» Aim of the exercise:
Beginning at the line that contains "What is the span", transcribe the remaining lines of the listing exactly; include the final line and omit everything before.
---
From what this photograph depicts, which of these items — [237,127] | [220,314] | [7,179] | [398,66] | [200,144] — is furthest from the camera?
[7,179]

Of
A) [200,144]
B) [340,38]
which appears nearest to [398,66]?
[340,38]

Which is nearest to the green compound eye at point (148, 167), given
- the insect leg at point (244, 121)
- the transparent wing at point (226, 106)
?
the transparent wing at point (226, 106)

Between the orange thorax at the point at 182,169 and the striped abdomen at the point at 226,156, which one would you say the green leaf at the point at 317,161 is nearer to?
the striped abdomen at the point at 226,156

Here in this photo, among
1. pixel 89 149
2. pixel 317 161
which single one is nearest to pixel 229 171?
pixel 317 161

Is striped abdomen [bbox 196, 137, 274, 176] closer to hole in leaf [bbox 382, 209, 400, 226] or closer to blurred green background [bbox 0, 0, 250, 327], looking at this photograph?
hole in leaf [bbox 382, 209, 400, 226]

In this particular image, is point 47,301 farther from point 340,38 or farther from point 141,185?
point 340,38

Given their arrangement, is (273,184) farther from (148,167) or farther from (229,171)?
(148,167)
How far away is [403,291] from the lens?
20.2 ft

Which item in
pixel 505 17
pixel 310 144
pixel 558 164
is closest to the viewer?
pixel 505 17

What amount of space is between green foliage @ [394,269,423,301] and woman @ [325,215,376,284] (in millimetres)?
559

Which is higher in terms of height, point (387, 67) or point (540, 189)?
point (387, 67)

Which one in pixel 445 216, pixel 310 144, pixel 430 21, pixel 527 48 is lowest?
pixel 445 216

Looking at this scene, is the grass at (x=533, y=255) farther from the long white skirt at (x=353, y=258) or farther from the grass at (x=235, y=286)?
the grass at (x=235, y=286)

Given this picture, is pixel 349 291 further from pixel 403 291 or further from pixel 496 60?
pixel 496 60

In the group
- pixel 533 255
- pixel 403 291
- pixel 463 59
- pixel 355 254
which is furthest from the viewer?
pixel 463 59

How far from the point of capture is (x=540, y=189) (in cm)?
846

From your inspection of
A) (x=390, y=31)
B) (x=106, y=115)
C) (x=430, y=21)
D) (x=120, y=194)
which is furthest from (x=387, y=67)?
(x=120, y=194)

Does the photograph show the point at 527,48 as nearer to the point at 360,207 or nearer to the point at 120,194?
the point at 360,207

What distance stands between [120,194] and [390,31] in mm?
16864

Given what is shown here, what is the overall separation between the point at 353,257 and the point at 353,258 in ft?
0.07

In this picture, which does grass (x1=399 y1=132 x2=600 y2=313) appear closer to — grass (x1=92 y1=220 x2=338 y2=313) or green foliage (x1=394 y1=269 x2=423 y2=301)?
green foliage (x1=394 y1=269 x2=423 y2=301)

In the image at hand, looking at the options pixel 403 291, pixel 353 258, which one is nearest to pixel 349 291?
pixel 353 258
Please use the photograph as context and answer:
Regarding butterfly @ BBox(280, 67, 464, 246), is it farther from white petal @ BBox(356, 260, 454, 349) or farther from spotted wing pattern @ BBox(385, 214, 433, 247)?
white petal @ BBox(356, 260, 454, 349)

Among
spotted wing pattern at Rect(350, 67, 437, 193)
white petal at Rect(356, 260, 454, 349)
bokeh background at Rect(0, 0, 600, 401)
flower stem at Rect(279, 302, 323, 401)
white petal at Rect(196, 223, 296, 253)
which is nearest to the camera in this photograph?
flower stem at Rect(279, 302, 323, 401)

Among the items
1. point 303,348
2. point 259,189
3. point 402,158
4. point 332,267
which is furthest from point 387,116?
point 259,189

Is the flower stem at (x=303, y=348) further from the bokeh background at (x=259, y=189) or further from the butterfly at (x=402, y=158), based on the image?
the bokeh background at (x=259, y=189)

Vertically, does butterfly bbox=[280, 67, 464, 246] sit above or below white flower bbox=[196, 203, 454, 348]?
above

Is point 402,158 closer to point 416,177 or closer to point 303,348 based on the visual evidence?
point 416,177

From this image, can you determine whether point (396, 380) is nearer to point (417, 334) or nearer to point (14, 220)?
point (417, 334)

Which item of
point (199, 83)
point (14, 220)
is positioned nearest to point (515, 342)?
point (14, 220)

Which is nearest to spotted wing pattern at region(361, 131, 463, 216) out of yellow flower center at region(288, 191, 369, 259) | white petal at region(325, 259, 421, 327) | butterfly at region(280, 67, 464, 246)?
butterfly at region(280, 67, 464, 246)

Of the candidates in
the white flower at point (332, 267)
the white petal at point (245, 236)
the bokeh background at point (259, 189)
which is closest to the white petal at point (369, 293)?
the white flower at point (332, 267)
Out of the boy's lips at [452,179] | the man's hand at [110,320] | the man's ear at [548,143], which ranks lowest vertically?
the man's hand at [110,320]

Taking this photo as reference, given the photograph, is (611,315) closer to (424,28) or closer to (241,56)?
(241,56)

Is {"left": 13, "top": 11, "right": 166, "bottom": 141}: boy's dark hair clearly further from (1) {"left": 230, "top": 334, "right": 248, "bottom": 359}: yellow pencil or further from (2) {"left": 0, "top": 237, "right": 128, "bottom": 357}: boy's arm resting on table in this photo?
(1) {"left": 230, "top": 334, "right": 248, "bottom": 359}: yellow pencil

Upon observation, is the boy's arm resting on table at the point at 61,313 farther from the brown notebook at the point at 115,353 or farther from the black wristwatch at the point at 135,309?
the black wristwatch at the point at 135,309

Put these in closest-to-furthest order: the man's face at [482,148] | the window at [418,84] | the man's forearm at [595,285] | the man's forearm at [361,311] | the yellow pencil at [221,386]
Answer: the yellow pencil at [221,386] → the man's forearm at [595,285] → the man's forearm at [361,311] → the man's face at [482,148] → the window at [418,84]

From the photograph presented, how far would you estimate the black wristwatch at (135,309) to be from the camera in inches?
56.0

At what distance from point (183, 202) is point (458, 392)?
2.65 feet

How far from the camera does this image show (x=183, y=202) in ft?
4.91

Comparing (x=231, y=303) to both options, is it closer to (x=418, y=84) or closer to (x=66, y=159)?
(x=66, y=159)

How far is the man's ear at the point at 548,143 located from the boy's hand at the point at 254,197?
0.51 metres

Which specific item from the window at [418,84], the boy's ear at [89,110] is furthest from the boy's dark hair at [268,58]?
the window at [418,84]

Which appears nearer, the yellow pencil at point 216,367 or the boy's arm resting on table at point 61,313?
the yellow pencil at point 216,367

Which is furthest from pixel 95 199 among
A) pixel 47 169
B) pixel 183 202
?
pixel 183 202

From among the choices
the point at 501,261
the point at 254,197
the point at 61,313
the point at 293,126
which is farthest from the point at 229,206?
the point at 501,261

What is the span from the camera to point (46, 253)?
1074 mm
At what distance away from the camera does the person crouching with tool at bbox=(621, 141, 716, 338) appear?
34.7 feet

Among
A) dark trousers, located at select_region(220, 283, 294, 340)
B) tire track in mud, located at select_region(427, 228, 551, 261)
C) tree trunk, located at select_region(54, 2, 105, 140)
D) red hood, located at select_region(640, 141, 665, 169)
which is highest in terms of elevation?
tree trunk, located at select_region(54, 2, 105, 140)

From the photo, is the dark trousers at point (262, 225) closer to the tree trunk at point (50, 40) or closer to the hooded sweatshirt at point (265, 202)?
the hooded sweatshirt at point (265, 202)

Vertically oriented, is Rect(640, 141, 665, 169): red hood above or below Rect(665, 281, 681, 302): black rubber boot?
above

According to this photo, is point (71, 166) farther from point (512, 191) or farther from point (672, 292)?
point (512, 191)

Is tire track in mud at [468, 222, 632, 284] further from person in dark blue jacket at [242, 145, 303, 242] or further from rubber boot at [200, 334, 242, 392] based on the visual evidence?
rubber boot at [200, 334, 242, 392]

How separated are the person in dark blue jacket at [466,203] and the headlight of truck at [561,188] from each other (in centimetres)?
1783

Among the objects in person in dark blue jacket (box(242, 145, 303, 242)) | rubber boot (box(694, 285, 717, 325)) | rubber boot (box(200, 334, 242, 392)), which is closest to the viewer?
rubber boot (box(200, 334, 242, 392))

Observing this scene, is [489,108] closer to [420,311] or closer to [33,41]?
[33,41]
---
» Full output:
What is the span from the camera to point (46, 253)?
1074 mm
At what distance away from the camera does the person crouching with tool at bbox=(621, 141, 716, 338) appear?
34.7 feet

Among
A) dark trousers, located at select_region(220, 283, 294, 340)
B) tire track in mud, located at select_region(427, 228, 551, 261)
C) tree trunk, located at select_region(54, 2, 105, 140)
D) red hood, located at select_region(640, 141, 665, 169)
which is highest in terms of elevation?
tree trunk, located at select_region(54, 2, 105, 140)

From the photo, is the dark trousers at point (262, 225) closer to the tree trunk at point (50, 40) or closer to the hooded sweatshirt at point (265, 202)?
the hooded sweatshirt at point (265, 202)

Vertically oriented, is Rect(640, 141, 665, 169): red hood above or below Rect(665, 281, 681, 302): black rubber boot?
above

According to this photo, is point (71, 166) farther from point (512, 191) or farther from point (672, 292)?
point (512, 191)

Is tire track in mud at [468, 222, 632, 284] further from person in dark blue jacket at [242, 145, 303, 242] or further from rubber boot at [200, 334, 242, 392] based on the visual evidence?
rubber boot at [200, 334, 242, 392]

How separated are the person in dark blue jacket at [466,203] and the headlight of truck at [561,188] from each other (in centimetres)?
1783

Among the objects in person in dark blue jacket (box(242, 145, 303, 242)) | rubber boot (box(694, 285, 717, 325)) | rubber boot (box(200, 334, 242, 392)), which is closest to the viewer?
rubber boot (box(200, 334, 242, 392))

Observing this scene, is [489,108] closer to [420,311] or closer to [33,41]?
[33,41]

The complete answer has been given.